Nous devons donc débattre d’une loi qui est à l’image des points de focalisation du Gouvernement, dont l’accroissement en continu du nombre de places en prison ! Cette politique de l’enfermement ne résout pas les problèmes. Au lieu de renforcer le suivi socio-judiciaire des condamnés, vous préférez, Monsieur le Garde des Sceaux, construire des prisons et multiplier les lois répressives et liberticides.

La prévention, les peines alternatives à l’enfermement, la réinsertion : voici quelques-unes des clés essentielles de nos problèmes. Or je ne vois pas qu’elles trouvent le moindre écho dans la politique pénale et carcérale que l’on nous soumet ici !

Vous continuez, Monsieur le Ministre, à refuser toute concertation avec les professionnels de la justice. N’entendez-vous donc pas les sonnettes d’alarme tirées par le corps de la magistrature et les services pénitentiaires ?

Quant à votre volonté de modifier sans cesse le droit pénal des mineurs à coup de mesures inadaptées, j’ai déjà eu l’occasion de le contester fermement dans cet hémicycle !

Le groupe écologiste réaffirme donc son attachement à un traitement global de la délinquance juvénile et, ce, en partenariat avec les acteurs de terrains et les éducateurs spécialisés, ainsi que son souhait de doter la PJJ de davantage de moyens financiers et humains. Et ceci en milieu ouvert pour donner une chance à ces mineurs de sortir du cercle vicieux de la délinquance en acquérant les outils nécessaires à un nouveau démarrage dans la vie.

• _Consigne 1_
Sélectionnez dans les entrées toutes les lignes qui contiennent le mot « green » et recopiez-les.

(Entrées de questions sur des scènes)
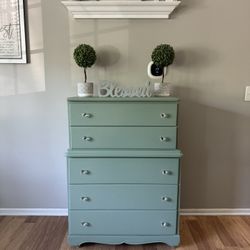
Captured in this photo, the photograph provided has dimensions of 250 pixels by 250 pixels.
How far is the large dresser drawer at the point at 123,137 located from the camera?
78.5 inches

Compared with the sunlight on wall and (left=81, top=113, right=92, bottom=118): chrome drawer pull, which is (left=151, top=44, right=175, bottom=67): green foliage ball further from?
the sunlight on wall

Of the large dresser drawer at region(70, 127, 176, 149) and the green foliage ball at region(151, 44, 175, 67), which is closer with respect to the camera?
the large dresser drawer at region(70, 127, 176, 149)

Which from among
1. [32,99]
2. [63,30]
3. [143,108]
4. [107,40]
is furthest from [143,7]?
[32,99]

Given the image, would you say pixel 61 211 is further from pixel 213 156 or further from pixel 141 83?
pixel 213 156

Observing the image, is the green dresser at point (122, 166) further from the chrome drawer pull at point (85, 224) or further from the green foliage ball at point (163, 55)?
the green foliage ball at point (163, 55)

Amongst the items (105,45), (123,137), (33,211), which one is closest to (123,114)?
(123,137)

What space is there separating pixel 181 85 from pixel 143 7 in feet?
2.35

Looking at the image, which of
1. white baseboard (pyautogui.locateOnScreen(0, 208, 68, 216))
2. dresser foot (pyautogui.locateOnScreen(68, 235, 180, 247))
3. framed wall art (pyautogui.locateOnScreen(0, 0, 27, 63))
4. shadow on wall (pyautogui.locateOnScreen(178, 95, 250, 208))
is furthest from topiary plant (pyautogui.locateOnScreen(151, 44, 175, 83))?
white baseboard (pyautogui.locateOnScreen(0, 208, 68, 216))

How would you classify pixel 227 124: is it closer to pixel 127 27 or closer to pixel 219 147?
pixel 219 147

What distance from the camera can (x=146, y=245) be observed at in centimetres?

• _Consigne 2_
Rédigez la suite du discours sur la politique pénale et carcérale, à partir de sa dernière phrase.

• _Réponse 1_
Compared with the sunlight on wall and (left=81, top=113, right=92, bottom=118): chrome drawer pull, which is (left=151, top=44, right=175, bottom=67): green foliage ball further from?
Of the large dresser drawer at region(70, 127, 176, 149) and the green foliage ball at region(151, 44, 175, 67), which is closer with respect to the camera?
Observing the image, is the green dresser at point (122, 166) further from the chrome drawer pull at point (85, 224) or further from the green foliage ball at point (163, 55)?
the green foliage ball at point (163, 55)

• _Réponse 2_
Consciente de la complexité du monde carcéral, je souhaite que l’on accorde une place plus importante à la réflexion. Or, le présent projet de loi nous est, une fois de plus, soumis dans la précipitation. Je rappelle que notre commission des lois n’en a été saisie que mercredi dernier. Ce n’est évidemment pas ainsi que le parlement peut travailler de façon efficace et élaborer des mesures respectueuses des personnes détenues et de leur dignité.

Des solutions allant dans le sens d’une meilleure réinsertion des intéressés et visant à limiter le nombre des récidives sont proposées par diverses associations. Je pense, par exemple, au travail conséquent déjà effectué en matière d’accès à l’éducation et à la formation des personnes incarcérées et aux divers ateliers qui peuvent être mis en place à cet effet. C’est cette voie qui doit être privilégiée, celle du socio-éducatif, mais en aucun cas celle du « tout répressif » qui ne se soucie guère de l’avenir des détenus et les enfonce toujours davantage dans la délinquance.

Le contrôleur général des lieux de privation et de liberté, dans son rapport 2011 présenté la semaine dernière, recommande, d’ailleurs, qu’une « réflexion interministérielle s’engage dans l’objectif d’améliorer l’articulation entre formation professionnelle et adaptation à l’emploi interne aux établissements ».

« De l’éducation de son peuple dépend le destin d’un pays » écrivait Benjamin Disraeli. Il semble, Monsieur le Garde des Sceaux, que le Gouvernement préfère les prisons. Les classes ferment, les moyens de leur action sont refusés aux établissements scolaires des zones prioritaires ou sensibles. Point d’heures de soutien supplémentaire pour ces jeunes en difficulté, pas de suivi innovant en dehors de l’école ! On préfère à cela enfermer les enfants de plus en plus jeunes et les traiter pénalement comme des adultes !

La solution n’est donc pas de créer 24000 places de prison supplémentaires, dont 7000 pour les courtes peines. Il est en outre indigne d’affoler artificiellement l’opinion publique pour mieux prétendre la rassurer en évaluant la prétendue «dangerosité» des détenus. Quoi de plus simple – et de plus démagogique – que d’éteindre des incendies que l’on a soi-même allumés ?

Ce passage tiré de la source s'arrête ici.